This question almost boils down to this "faceted search, multiple multivalued fields, sorted by weight rather than count".
The database
I have about 10M events, each with multiple editions, each edition being described by tags. There are 5 tag types (places, speakers, participants, topics, industries).
{
title: "CES",
editions: [
{
date: "2013-02-01",
tags: [ {label: "Eric Schmidt", type: "speaker", "popularity": 50}, {label: "Paris", type: "place", "popularity": 30} ]
},
{
date: "2012-01-23",
tags: [ ... ]
}
]
}
Data logic
- Tags are hierarchical, for example, "Eric Schmidt" is filed under Google who is filed under Tech companies. So, whenever Eric is at an event, all three tags are associated with the event.
- Different tags can have different popularity, meaning "Eric Schmidt" would have a popularity of 100, but "Eileen Naughton" would have a popularity of "10".
- The popularity does not apply hierarchically. That means that, if "Eric Schmidt" would leave Google for Foursquare, his popularity would still be 100 and Foursquare would still have popularity 50.

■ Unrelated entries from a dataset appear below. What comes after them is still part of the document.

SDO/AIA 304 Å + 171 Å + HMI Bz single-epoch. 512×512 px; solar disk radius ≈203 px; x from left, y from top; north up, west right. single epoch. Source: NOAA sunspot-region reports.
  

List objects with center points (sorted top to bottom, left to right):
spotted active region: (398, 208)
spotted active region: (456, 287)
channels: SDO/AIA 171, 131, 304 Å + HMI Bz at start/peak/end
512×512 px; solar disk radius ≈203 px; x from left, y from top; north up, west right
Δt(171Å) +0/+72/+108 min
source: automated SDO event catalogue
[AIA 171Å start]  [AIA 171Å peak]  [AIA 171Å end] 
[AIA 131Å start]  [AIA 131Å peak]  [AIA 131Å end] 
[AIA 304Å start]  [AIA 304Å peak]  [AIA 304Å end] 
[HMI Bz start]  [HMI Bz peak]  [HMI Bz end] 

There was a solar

- If at a given time, we find out another "participant" attended, for example, we need to be able to add him as a tag
Search requirements
Now, imagine a left-hand menu with 4 sections:
Places
------------
Paris
London
New York
[more]
Speakers
----------
Google
Facebook
Marc Zuckerberg
[more]
and so on.
Whenever the user clicks on a tag, I want the menu to reflect the results and allow him to drill down further (faceted search). The twist is that when deciding to show "Google" vs "Eric Schmidt" vs "Foursquare" in the first three tags in each section, I want to make sure the most popular tag is shown higher, based on the [number of matching events] * [tag popularity]. That means that if there are 3 matching events for "Foursquare" and only one for "Eric Schmidt" it should show Foursquare first, with a score of 3*50 = 150 vs Schmidt's 1 * 100.
Also, ideally, if I select "Google" then, for the "speakers" section, the system should not return speakers outside Google, even if the matching events also have "Zuckerberg" listed, with a huge popularity of 200. So, the returned tags should reside "beneath" the current selection in each section, and their sorting should be based on the above scoring logic.
Current MongoDB solution
Store a separate document for each edition:
{
event: "CES",
date: "2013-02-01",
tags: [ {label: "Eric Schmidt", type: "speaker", "popularity": 50, path: ",Tech Companies,Google,"}, {label: "Paris", type: "place", "popularity": 30, path: ",Europe,France,"} ]
},
{
event: "CES",
date: "2012-01-23",
tags: [ ... ]
}
Use the aggregation framework
*One query for each tag type (5 queries per request) *
db.events.aggregate(
{
'$match': {'tags.label': {'$all': ["selected tag 1", "selected tag2", ...]}}
},
{
'$unwind': '$tags'
},
// group by events, so we can later sum each tag's popularity only once per event, not per event edition
{
'$group': {
'_id': '$event',
'taglistUnqiue': {
'$addToSet': {
'label': '$tags.label',
'type': '$tags.type',
'popularity': '$tags.popularity'
}
}
}
},
{
'$unwind': '$taglist'
},
{
'$match': {
'taglist.type': "speaker",
/* haven't tested this path-matching, but it should work
to only get the tags that are in the bottom tree
of the current selected speaker tag */
'taglist.path': /^,selected speaker tag,/,
}
},
{
'$group': {
'_id': '$taglist.label',
'score': {
'$sum': '$taglist.popularity'
}
}
});
Ok, this should work, algorithmically, but performance wise it will surely not work for 50M event editions, each with thousands of possible tags.
Can anyone think of another approach? Can this approach be optimized in any way other than using "Map/Reduce" which I understand is way too slow to perform on-the-fly for each user?